By Drake Bennett | April 11, 2014 | Bloomberg BusinessWeek | Technology

Ninety-five percent of the limes consumed in the U.S. come from Mexico, and Mexico’s lime harvest is being held hostage—sometimes literally—by weather, criminal entrepreneurship, and disease. Severe rains last fall knocked the blossoms off of most of Mexico’s lime trees, decimating the current yield. Armed gangs linked to drug cartels have seized on the shortage, and the resulting price spike, to start grabbing lime shipments and stealing fruit out of the fields. Growers have had to hire armed guards, and all this has only driven prices higher.

Harvests are likely to rebound somewhat in the next few months from the effects of last fall’s storms. But another, longer-term threat to Mexico’s limes is a bacterial disease called huanglongbing, also known as citrus greening, that’s killing many of Mexico’s lime trees. Last summer the New York Times ran an in-depth story about the efforts of a U.S. Sugar (USGR) company, Southern Gardens Citrus in Clewiston, Fla., to develop a genetically modified orange tree that could resist the disease, which growers in Florida fear could wipe out much of the state’s orange trees.

The goal of the project is to rescue the orange tree, but it could help the lime as well. Southern Gardens President Ricke Kress is spearheading the orange effort, and he says they’re already working on limes. “The greening disease affects all citrus, so we are doing work on all forms of citrus. We’re looking at orange, we’re looking at grapefruit, we’re looking at lemons, we’re looking at limes,” he told me. “There’s no reason the technology won’t work on all forms of citrus. It’s not specific to orange.”

The technology in question is the insertion of a spinach gene that codes for a protein that kills the HLB bacteria. It was developed by Erik Mirkov, a plant pathologist at Texas A&M. The field trials on oranges and grapefruit have been quite encouraging: After 18 months, Mirkov says, the unaltered trees in the trial are mostly infected and the biotech ones are free of the disease. He has also successfully introduced the gene into lemons, which will soon be in field trials. With limes, Mirkov is just now introducing the antibacterial genes into seedlings.

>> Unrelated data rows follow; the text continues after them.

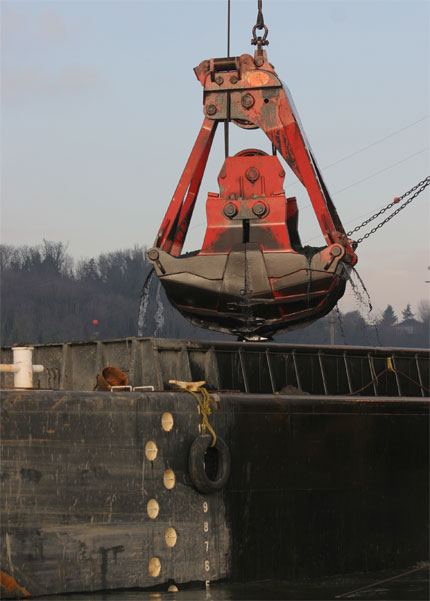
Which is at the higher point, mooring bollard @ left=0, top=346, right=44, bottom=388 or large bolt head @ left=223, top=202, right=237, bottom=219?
large bolt head @ left=223, top=202, right=237, bottom=219

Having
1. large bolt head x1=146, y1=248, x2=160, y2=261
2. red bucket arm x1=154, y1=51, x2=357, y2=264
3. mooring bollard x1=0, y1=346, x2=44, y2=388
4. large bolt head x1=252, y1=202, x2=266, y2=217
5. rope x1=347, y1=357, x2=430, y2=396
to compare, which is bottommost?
mooring bollard x1=0, y1=346, x2=44, y2=388

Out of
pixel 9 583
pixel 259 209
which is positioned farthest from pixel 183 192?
pixel 9 583

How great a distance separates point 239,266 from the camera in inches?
832

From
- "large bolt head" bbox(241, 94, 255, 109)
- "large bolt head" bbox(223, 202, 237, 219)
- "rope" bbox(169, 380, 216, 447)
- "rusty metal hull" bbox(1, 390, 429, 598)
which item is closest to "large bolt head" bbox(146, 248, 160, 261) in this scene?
"large bolt head" bbox(223, 202, 237, 219)

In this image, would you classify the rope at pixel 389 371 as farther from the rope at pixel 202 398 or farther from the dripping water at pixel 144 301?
the dripping water at pixel 144 301

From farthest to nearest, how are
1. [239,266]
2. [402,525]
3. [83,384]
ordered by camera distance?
1. [239,266]
2. [402,525]
3. [83,384]

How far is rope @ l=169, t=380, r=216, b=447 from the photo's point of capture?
16.5m

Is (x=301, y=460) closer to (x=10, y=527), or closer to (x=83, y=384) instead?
(x=83, y=384)

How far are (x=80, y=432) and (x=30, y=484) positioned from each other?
1038mm

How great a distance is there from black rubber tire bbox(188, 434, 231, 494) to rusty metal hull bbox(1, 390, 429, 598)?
0.42 feet

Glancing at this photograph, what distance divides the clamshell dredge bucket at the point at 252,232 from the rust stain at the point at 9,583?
854 cm

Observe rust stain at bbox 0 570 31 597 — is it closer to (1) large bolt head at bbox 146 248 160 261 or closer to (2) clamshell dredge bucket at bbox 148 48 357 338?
(2) clamshell dredge bucket at bbox 148 48 357 338

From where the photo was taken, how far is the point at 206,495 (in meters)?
16.3

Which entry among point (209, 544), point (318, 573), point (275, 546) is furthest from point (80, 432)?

Southern Gardens plans to commercialize only the orange. Kress says once the technology is developed, it will be available to the rest of the industry for a fee. “There will be some sort of cost assigned to the technology,” he says, “but today that can’t be defined, because we don’t know what it’s going to cost to get all the way through commercialization.”

Anyone who decides to do so will have to figure out how to overcome the public’s skepticism about genetically modified food—a skepticism that persists despite a broad scientific consensus about its safety. In Mexico, where the lime shortage is most strongly felt, a judge last fall ordered a halt to new GMO corn permits.